Block employees acknowledged on X that careful users noticed the auto-enablement details in the March 16, 2026 Terms of Service update, joking that the product announcement “gets leaked bc bitcoiners scanning our TOS update.”

The economics are favorable: Bitcoin payments carry zero processing fees through 2026, then a flat one percent, lower than typical card fees, with no chargeback risk. The system integrates seamlessly with Square hardware and apps, while Bitcoin Conversions allow merchants to automatically convert daily sales into Bitcoin.

From major brands like Shake Shack, Ben & Jerry’s, and SoFi Stadium to small shops, Square is expanding Bitcoin adoption, offering businesses a practical payment method and a simple way to diversify their balance sheets.

Sen. Blumenthal questions SEC crypto enforcement after Justin Sun case dropped

Sen. Richard Blumenthal raised concerns about the U.S. Securities and Exchange Commission’s enforcement practices in a letter to Chair Paul Atkins, which highlighted the agency’s abrupt dismissal of the Justin Sun case just days before SEC official Ryan stepped down in March. Blumenthal wrote that her “abrupt departure… raises questions” amid reports that enforcement staff were blocked from pursuing certain crypto cases.

The original case, filed under the Biden administration, accused Sun and affiliated entities of conducting unregistered securities sales tied to TRX and BTT tokens. Allegations included market manipulation through wash trading and undisclosed celebrity promotional campaigns. The case was later dismissed, with Rainberry agreeing to a $10 million civil penalty, while Sun neither admitted nor denied the claims.

Blumenthal cited Sun’s financial ties to Trump-linked crypto ventures, including investments in World Liberty Financial and involvement with the $TRUMP memecoin, as reasons for closer scrutiny. He noted that enforcement actions against Coinbase, Kraken, and Binance have also been dropped or paused since early 2025, raising broader concerns over regulatory consistency.
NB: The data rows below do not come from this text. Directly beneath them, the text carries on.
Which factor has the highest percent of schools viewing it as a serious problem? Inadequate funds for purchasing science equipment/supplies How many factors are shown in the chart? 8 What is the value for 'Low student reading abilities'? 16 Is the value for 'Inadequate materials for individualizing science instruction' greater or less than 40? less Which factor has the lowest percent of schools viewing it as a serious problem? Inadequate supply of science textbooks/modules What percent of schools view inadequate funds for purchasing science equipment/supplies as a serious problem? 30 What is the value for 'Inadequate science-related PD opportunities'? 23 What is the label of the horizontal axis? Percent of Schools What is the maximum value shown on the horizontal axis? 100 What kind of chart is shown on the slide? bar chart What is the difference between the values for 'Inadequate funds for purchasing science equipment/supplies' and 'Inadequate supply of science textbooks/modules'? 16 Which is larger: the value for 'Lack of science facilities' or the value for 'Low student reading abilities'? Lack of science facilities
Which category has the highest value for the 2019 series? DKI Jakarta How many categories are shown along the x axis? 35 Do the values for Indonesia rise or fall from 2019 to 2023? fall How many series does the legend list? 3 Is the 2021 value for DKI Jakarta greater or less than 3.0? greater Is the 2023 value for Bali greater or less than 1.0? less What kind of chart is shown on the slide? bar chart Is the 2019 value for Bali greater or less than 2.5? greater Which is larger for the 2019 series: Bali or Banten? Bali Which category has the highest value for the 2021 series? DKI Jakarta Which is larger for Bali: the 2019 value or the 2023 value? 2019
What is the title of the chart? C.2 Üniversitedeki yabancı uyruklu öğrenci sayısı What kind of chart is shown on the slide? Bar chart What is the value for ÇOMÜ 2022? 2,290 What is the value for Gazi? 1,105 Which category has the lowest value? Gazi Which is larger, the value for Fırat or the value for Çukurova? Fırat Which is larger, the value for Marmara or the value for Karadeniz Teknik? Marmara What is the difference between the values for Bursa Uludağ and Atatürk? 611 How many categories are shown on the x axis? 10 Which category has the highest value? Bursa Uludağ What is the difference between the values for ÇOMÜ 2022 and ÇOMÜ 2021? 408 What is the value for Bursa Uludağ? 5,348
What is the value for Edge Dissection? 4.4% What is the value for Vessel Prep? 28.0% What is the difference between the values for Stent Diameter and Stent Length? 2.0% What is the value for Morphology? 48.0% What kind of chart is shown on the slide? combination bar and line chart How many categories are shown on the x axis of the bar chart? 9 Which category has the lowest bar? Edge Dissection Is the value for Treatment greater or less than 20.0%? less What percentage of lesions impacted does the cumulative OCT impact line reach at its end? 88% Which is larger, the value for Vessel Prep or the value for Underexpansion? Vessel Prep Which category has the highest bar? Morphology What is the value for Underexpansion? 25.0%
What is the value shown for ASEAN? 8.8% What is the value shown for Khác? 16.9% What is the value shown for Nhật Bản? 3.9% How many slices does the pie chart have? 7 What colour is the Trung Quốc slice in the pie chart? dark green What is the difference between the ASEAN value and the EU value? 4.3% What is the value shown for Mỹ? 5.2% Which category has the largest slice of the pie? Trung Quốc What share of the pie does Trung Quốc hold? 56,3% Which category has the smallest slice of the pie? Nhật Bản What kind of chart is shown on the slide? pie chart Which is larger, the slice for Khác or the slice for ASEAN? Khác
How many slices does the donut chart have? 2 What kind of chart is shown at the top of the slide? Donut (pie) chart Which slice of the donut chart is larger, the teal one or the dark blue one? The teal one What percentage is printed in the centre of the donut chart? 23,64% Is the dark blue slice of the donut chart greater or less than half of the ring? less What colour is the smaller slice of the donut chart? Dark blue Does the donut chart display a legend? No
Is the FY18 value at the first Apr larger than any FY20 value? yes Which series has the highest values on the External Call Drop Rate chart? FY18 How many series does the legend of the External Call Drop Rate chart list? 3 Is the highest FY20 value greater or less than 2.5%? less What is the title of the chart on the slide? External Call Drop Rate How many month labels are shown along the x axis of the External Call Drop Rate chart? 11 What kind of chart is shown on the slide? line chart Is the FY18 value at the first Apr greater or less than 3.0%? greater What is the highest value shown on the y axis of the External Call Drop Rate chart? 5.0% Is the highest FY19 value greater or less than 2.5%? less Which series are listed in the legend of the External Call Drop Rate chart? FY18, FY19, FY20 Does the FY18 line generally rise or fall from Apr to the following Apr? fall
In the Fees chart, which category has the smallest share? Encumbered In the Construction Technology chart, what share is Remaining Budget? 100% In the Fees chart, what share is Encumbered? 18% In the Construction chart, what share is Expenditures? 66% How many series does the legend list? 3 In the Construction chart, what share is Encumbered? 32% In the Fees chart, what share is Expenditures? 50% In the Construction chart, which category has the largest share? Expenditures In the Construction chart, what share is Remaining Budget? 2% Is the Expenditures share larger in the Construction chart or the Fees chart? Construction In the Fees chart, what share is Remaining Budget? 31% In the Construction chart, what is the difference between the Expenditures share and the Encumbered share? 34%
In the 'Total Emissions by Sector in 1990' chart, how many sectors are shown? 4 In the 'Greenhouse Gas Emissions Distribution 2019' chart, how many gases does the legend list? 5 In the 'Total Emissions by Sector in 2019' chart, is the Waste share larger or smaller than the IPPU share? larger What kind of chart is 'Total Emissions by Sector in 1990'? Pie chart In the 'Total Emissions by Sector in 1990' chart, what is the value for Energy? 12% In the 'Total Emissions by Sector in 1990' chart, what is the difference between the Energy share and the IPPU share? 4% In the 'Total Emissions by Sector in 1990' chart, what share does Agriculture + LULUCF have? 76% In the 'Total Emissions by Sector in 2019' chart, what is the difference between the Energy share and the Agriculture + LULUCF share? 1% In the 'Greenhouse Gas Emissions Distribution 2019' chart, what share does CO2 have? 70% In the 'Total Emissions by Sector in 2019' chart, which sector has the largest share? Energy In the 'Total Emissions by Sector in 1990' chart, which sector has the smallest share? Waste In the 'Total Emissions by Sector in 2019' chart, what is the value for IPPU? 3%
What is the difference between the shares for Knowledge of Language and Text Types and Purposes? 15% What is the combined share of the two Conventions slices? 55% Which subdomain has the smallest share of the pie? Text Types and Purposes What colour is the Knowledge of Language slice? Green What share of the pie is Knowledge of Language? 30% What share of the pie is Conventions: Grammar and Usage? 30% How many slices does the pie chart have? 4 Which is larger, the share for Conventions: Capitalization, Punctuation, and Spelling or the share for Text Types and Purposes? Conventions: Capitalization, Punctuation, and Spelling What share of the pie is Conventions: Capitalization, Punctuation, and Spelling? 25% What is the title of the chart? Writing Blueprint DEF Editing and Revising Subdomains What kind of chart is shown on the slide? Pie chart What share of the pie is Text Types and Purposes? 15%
The senator requested “all records and communications” between the SEC’s Division of Enforcement and senior leadership since Jan. 20, 2025, as well as any correspondence involving the Trump family, to assess whether political or external factors influenced the agency’s decisions.

CFTC warns prediction market traders: insider trading rules apply

The U.S. Commodity Futures Trading Commission has issued a clear warning to prediction market participants, with enforcement director David Miller stating the agency is actively monitoring insider trading risks. Speaking at New York University, Miller said,

“We are aware of the speculation about insider trading. We are watching.”

He rejected a growing narrative around the sector, adding:

“There’s a myth in mainstream media and social media that insider trading doesn’t apply in the prediction markets … That is wrong.”

Miller emphasized that enforcement will focus on serious violations.

“We will only be prosecuting cases against those who tip or trade with misappropriated information,” he said, according to Bloomberg.

The agency also plans to prioritize market abuse and anti-money laundering violations.

The regulator’s stance reflects rising concern in Washington after several well-timed trades linked to major political and geopolitical events. In one case, a trader reportedly made more than $400,000 betting on the capture of Venezuelan leader Nicolás Maduro.

Miller stressed that event contracts are regulated financial instruments, not gambling products.

“The event contracts at issue are swaps. Insider trading law applies,” he said.

Lawmakers have since introduced new legislation, while platforms such as Kalshi and Polymarket tightened internal rules, as scrutiny intensifies across a market that has surpassed $20 billion in monthly volume.